Mobile platforms and business — part 2

August 7, 2010

Sometimes you write a blog entry where your point is quickly understood.  And then there are those “others”…

My earlier post on mobile platforms and their use by businesses probably falls into the second category… But I still think the point is worth discussion, so here we go again…

Many companies issue smart phones or provide the back-end infrastructure to enable their employees to use their favorite Blackberry, iPhone, Android, or Windows Mobile device to manage their email, contacts and schedules.  I think we can all agree on this point.
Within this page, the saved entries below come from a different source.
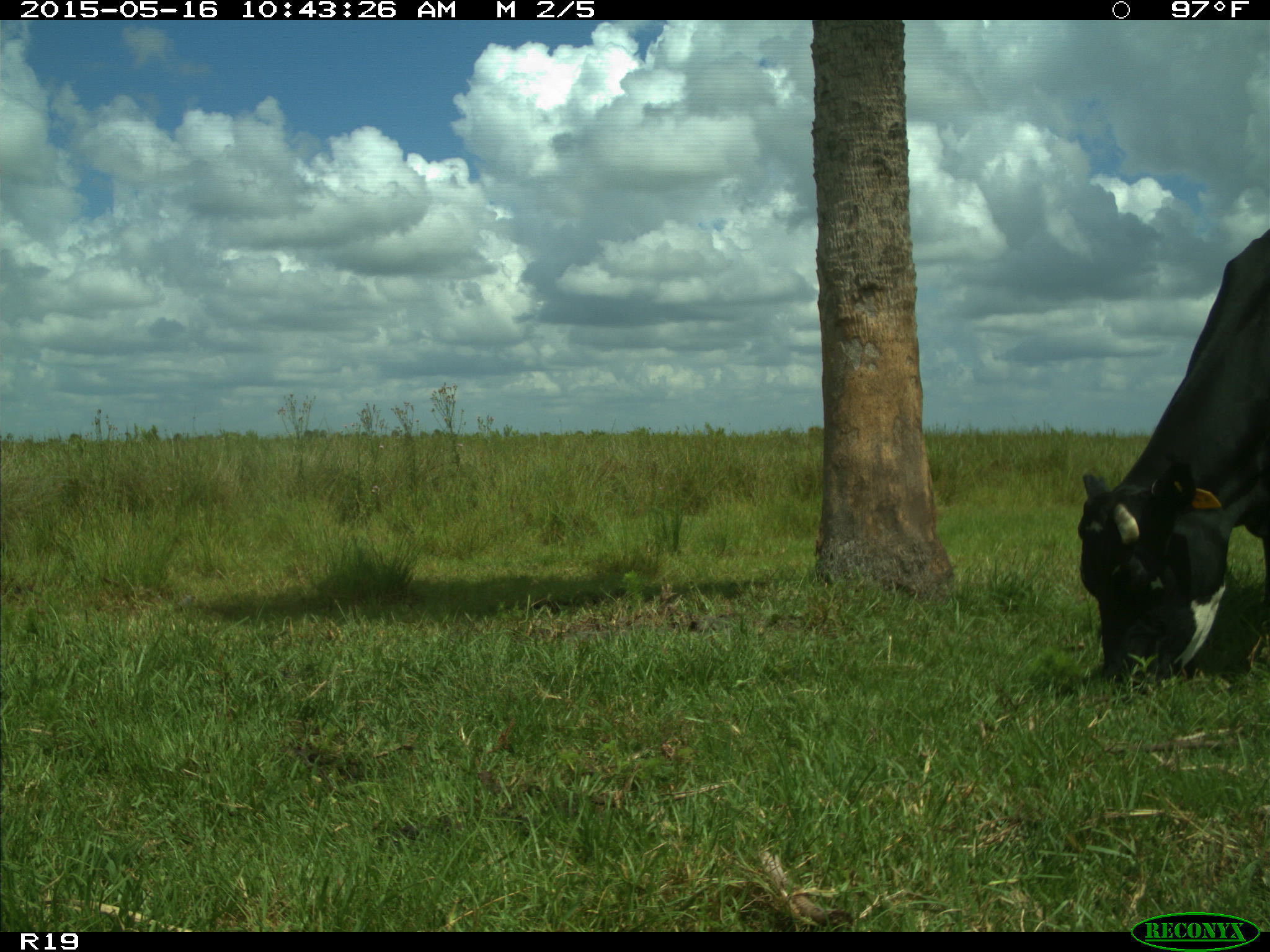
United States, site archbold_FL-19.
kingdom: Animalia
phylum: Chordata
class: Mammalia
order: Artiodactyla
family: Bovidae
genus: Bos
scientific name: Bos taurus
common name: domestic cow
Bos taurus (domestic cow).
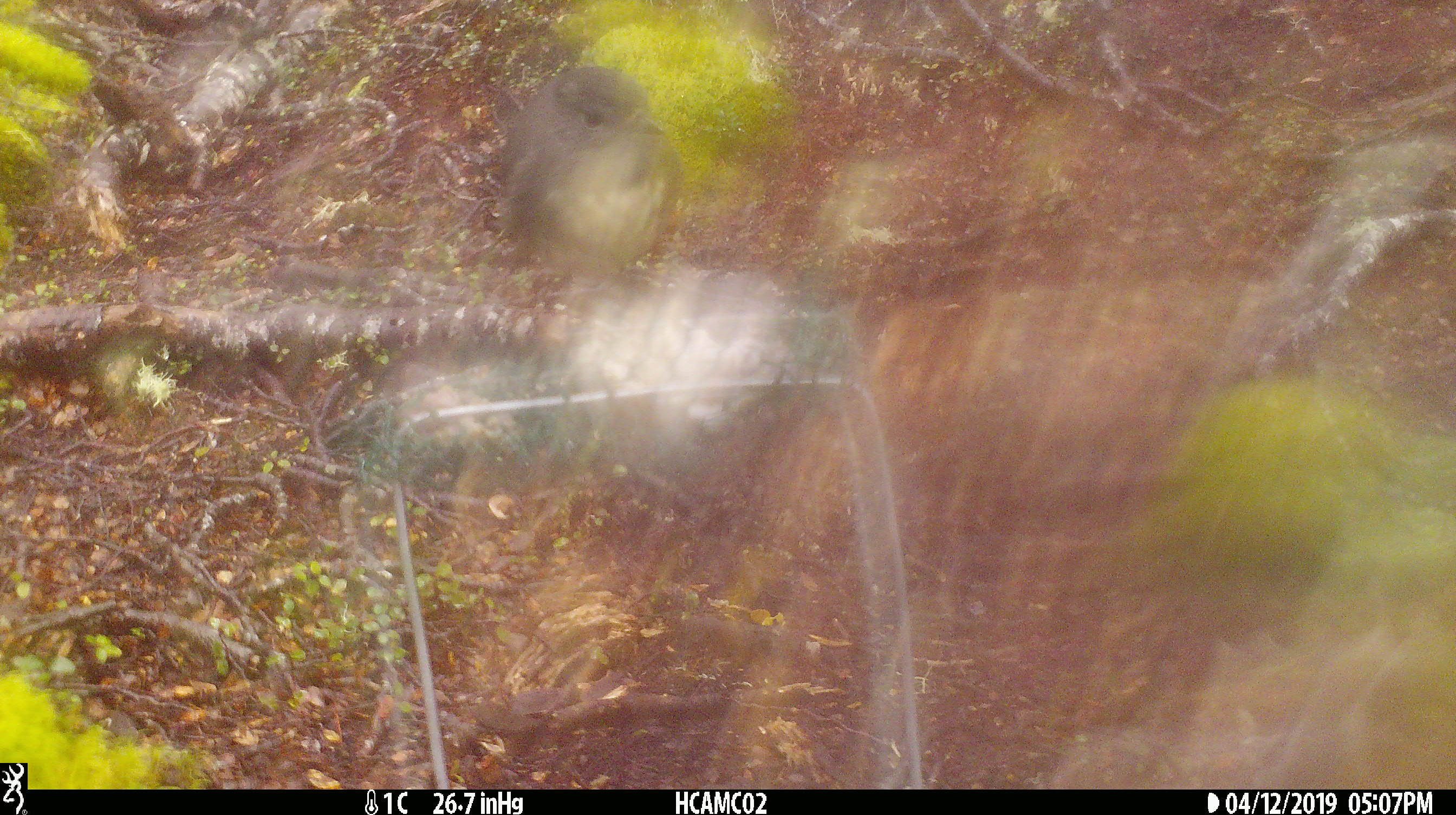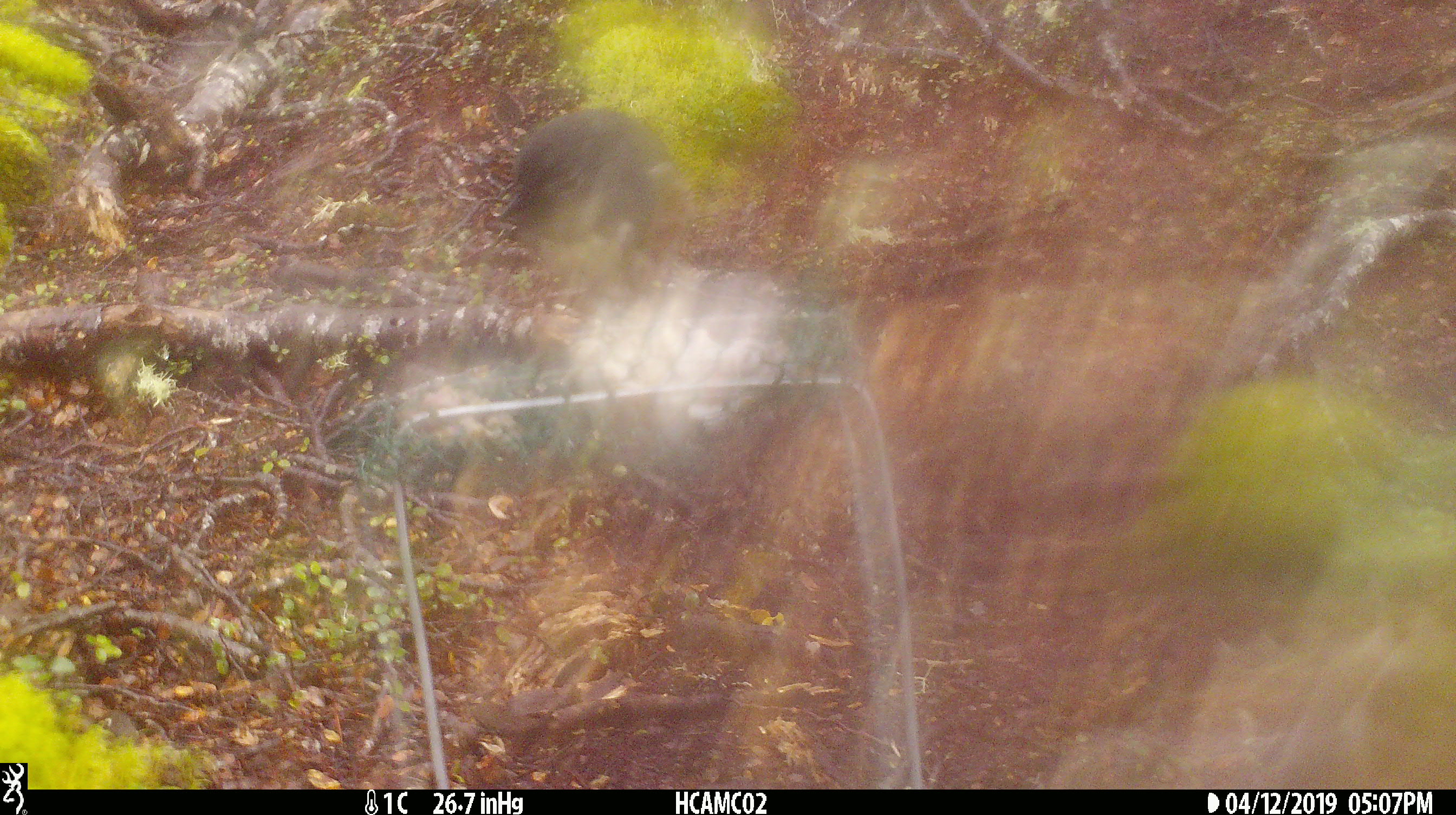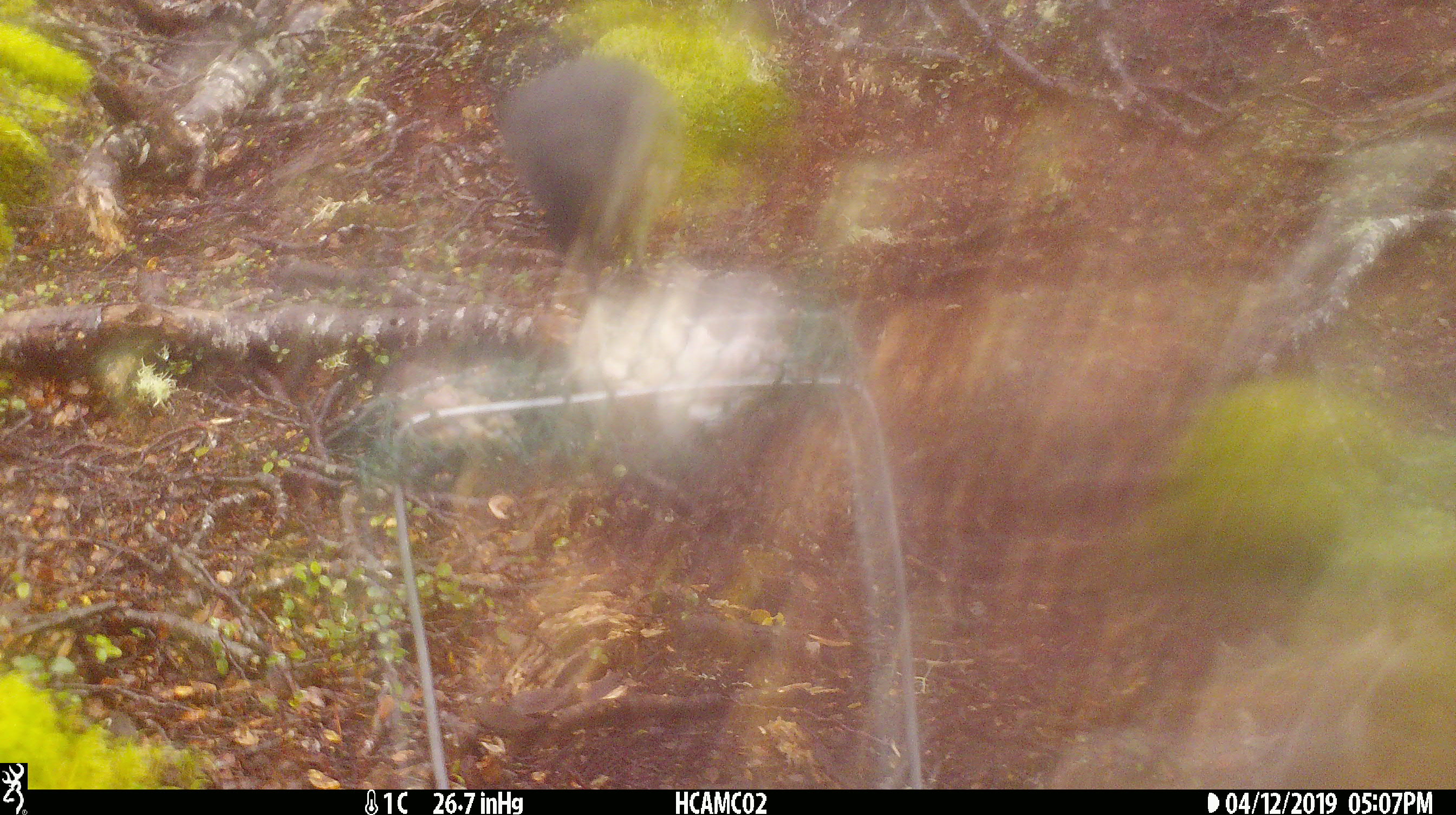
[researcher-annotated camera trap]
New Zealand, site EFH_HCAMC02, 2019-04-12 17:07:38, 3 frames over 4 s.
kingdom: Animalia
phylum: Chordata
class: Aves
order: Passeriformes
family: Petroicidae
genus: Petroica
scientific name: Petroica australis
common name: new zealand robin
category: robin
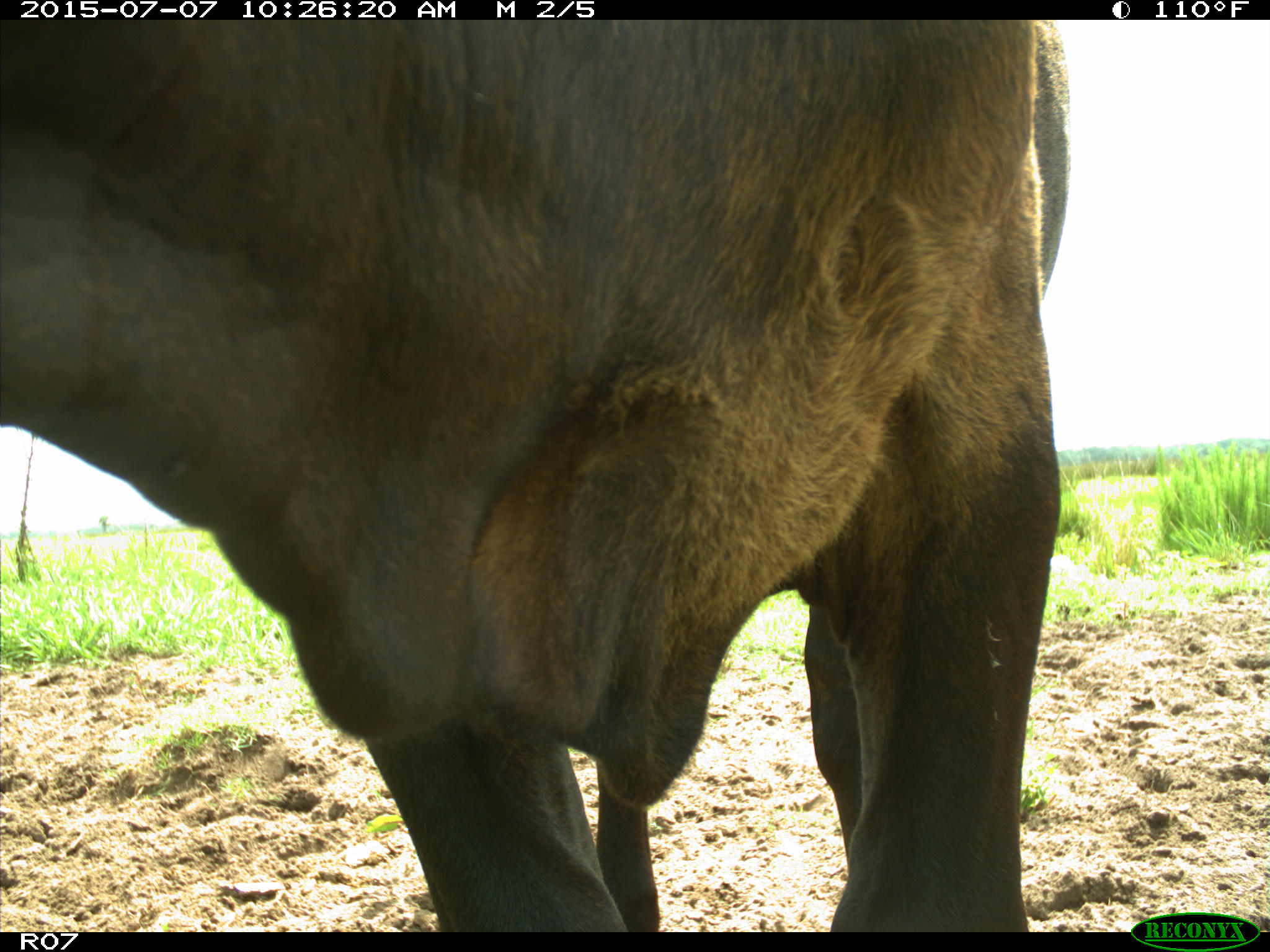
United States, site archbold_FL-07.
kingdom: Animalia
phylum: Chordata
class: Mammalia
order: Artiodactyla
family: Bovidae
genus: Bos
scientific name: Bos taurus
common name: domestic cow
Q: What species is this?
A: Bos taurus (domestic cow).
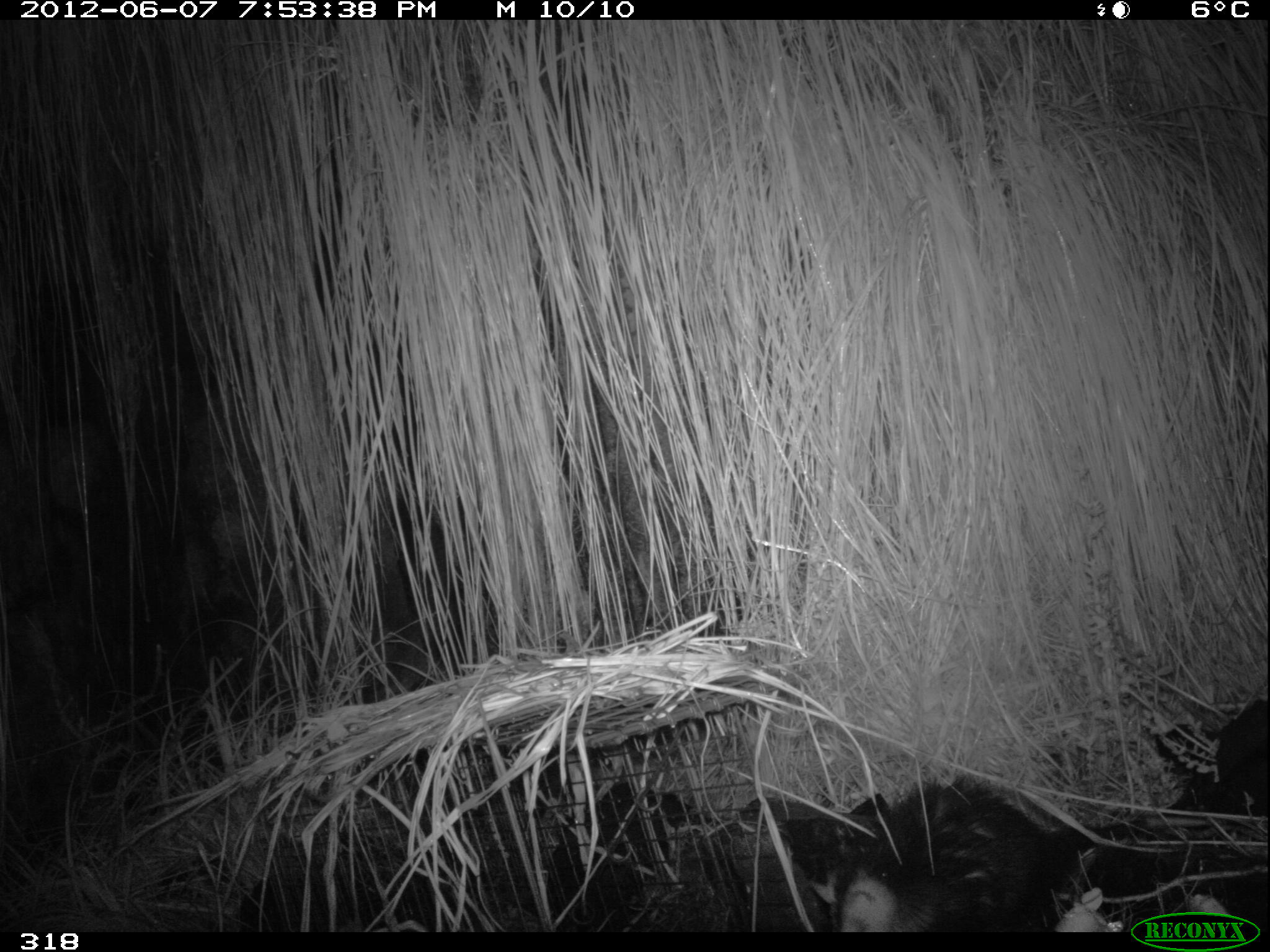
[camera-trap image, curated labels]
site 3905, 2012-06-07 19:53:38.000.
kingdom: Animalia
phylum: Chordata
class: Mammalia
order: Didelphimorphia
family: Didelphidae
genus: Didelphis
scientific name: Didelphis pernigra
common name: andean white-eared opossum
Didelphis pernigra (andean white-eared opossum).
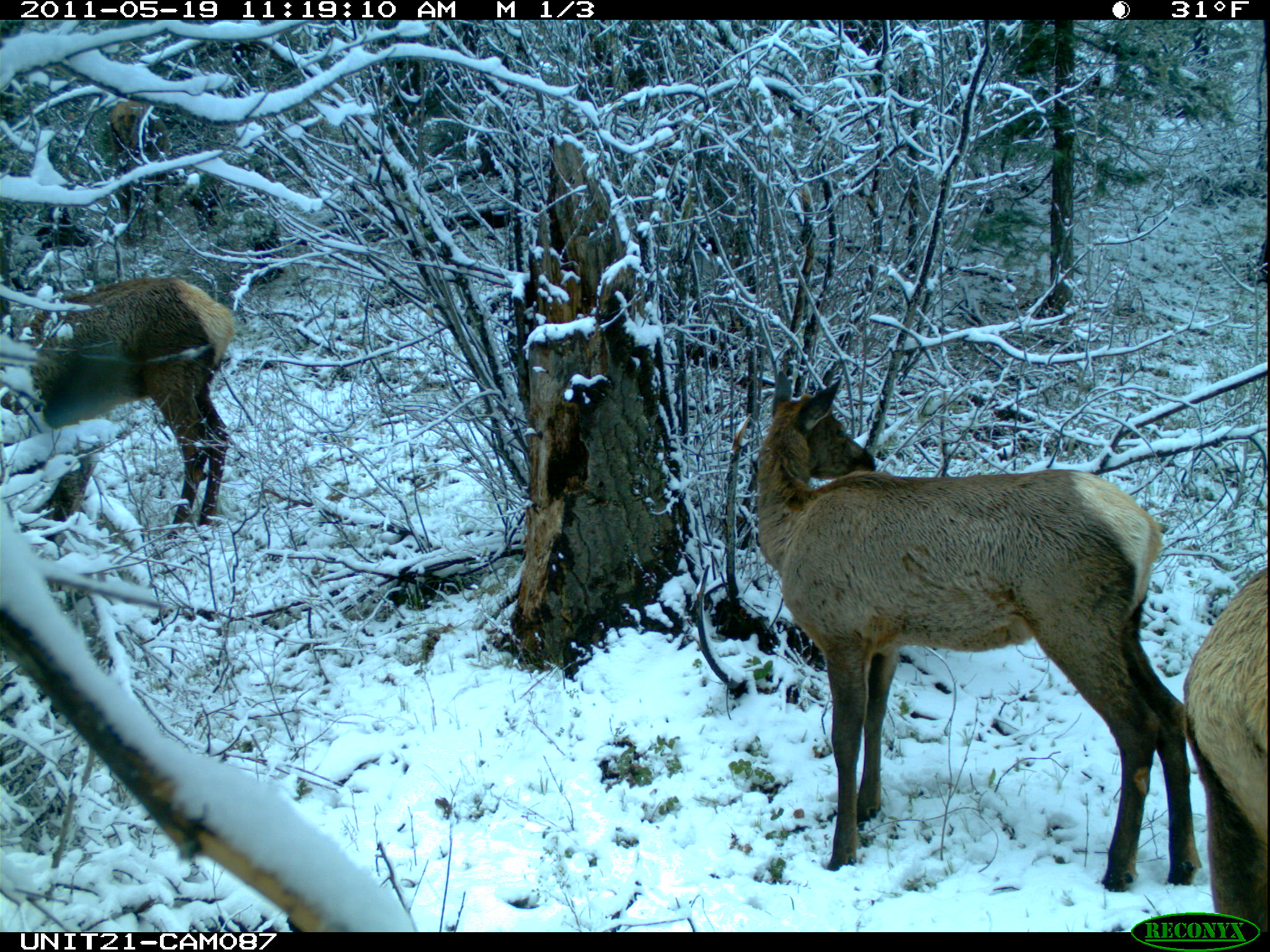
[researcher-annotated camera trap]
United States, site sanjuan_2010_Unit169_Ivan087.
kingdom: Animalia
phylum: Chordata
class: Mammalia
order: Artiodactyla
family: Cervidae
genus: Cervus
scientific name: Cervus elaphus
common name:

However, this is just a small percentage of the business opportunities that exist for mobile devices.  Consider two examples:

  • I was recently visiting a friend in a major Boston-area hospital who was scheduled to have some surgery performed.  In the 30×30 foot room there were provisions for 6 patients — and each patient area included 2 laptops.  In addition, there were 3-4 laptops on mobile carts that were wheeled from one patient area to another to record data collected by medical professionals.  And on this floor, there were over 10 additional rooms just like this one.  In other words, a single floor in this hospital had approximately 160 laptops — and each laptop’s sole purpose was to provide access to the back-end servers.  In other words, the laptops were nothing more than terminals.  Imagine how many laptops must exist in the entire hospital.
  • Last month I had the “opportunity” to have my car repaired and spent some time chatting with one of the technicians.  He said that they spend several hours each week in e-learning courses which are often very frustrating to watch.  Apparently each video course is on a laptop in a room far away from the cars — so it is difficult to connect the instructions in the video with the relevant parts in the car.  He said it would be much easier if he could view the video while he was actually under the car.

These examples have a few things in common:  (1) Windows laptops are the primary device being used, (2) only a very small portion of the laptop’s capabilities are being used, and (3) the portability of the device is very important.

Thus I ask — What prevents a company from using an iPad (or similar device) instead of the much more expensive Windows laptops?

I think the answer is “infrastructure”.

Companies can only afford to support a certain number of devices, because each new device requires its own set of back-end support software, trained support personnel, spare parts, etc.  Thus, Windows laptops are often used in situations like this because the company already has many years experience supporting Windows computers, including laptops.

Thus, as the consumer market for mobile devices continues to get more and more crowded, I believe that the device manufacturers will include more capabilities designed to make their devices acceptable to business environments.   In fact, I don’t believe they have any choice.  Consumers are notoriously price-conscious and manufacturers must achieve a certain profit level to stay in business.   Therefore, the manufacturers will do more to make their mobile devices acceptable to businesses, but only a few of these manufacturers will be successful.

The key question then becomes “Which mobile devices will businesses embrace?”